Geçen haftaki yazımda sözünü ettiğim “Doktor Jivago” adlı romanın, öne çıkan bir bölümünde, roman kahramanlarının, karmaşa içindeki ülkenin başketinden, bir yolunu bularak çıkıp uzun bir tren yolculuğu ile bin bir güçlük içinde ancak ulaşabildikleri, ıssızlığın ortasındaki karlara bürünmüş çiftlik olan “Varikino” adlı yer aklıma gelmedi değil.
Fethiye’de bazı yerlere ilgi duyup göz diktiğim olmuştu ama hiç bir yer, beni, burası kadar etkilememişti.
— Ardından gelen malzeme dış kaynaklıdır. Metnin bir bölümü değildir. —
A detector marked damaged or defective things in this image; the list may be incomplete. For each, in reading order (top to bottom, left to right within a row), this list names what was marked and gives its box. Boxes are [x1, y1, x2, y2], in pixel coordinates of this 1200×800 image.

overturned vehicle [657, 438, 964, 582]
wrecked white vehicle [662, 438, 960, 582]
Burası beni, deyim yerindeyse, sözcüğün tüm anlamıyla büyülemişti. Bir de kiralık olarak tutabilme olanağı bulunca çok mutlu olmuştuk. İleride burada yaşayacağımız ilginçliklerden de elbette söz ederim. Bu kez yazdıklarım bir giriş olsun. Daha önce de ad vermeden söz etmiştim(*).
Tuttuğumuz yerde ev sahipleriyle de buluştuk. Soba kurup ısındık. Yiyeceklerimizi yedik. Çevrede yürüyüş yaptık.
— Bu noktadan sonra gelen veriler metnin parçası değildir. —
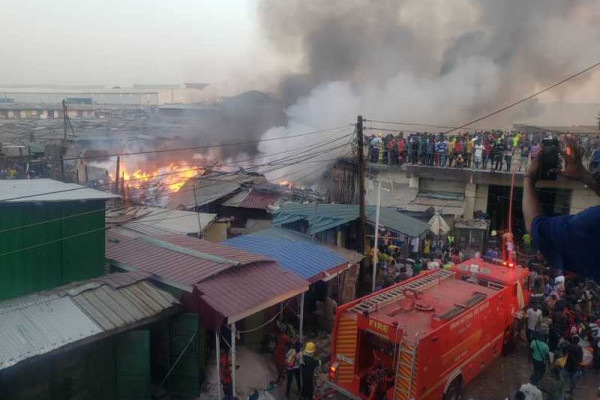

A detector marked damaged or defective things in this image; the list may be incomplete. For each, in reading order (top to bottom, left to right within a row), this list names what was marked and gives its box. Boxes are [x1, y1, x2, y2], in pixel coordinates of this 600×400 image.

Geldiğimiz yol ayaza çekmeden dönelim dedik demesine de, o, gelirken gördüğümüz kar buluşmasına gelmiş Fethiyelileri Nif çıkışı sonrası göremeyince şaşırdık; ne çabuk çekilip gitmişler, dedik.
Oysa gerçek hiç de sandığımız gibi değilmiş; bir dönemeçte bütün onları önümüzde yolda bulduk. Aynı yönde iki sıra olmuşlardı. Geniş yolda aynı yönde üçüncü sıra bile oluştu; ben de peşlerine takıldım. Ne var ki sıra ilerlemiyordu. Kimse de duraklamanın neden olduğunu bilmiyordu. Üç çeyrek saatimiz, yavaş ilerleyen sıra ardında geçip gitmişti.
Öğrendik ki, yola çıkan Jandarma, kayganlaşan o meyilli ve dönemeçli yolda olası kazalar için önlem almış; araçları denetimli olarak salıyordu. Kendi haline bırakılacak sürücüler belki de onların düşündüğü gibi sıkıntılı durumlara düşeceklerdi.
Karla buluşmak güzel de olası kazalar için önlem de zorunlu. Biz de o alınmış önleme rast gelmiştik.
İyi haftalar.
_____________
Not: Belediye Başkanlığı’mızın 13 Ocak sabahı, Kordon Matisse‘de düzenlemiş olduğu “ Basın Çalışanları ve Köşe Yazarları Kahvaltısı” için hoşnutluğumu belirtiyor, bu buluşmaların arkasının da getirilmesini diliyorum.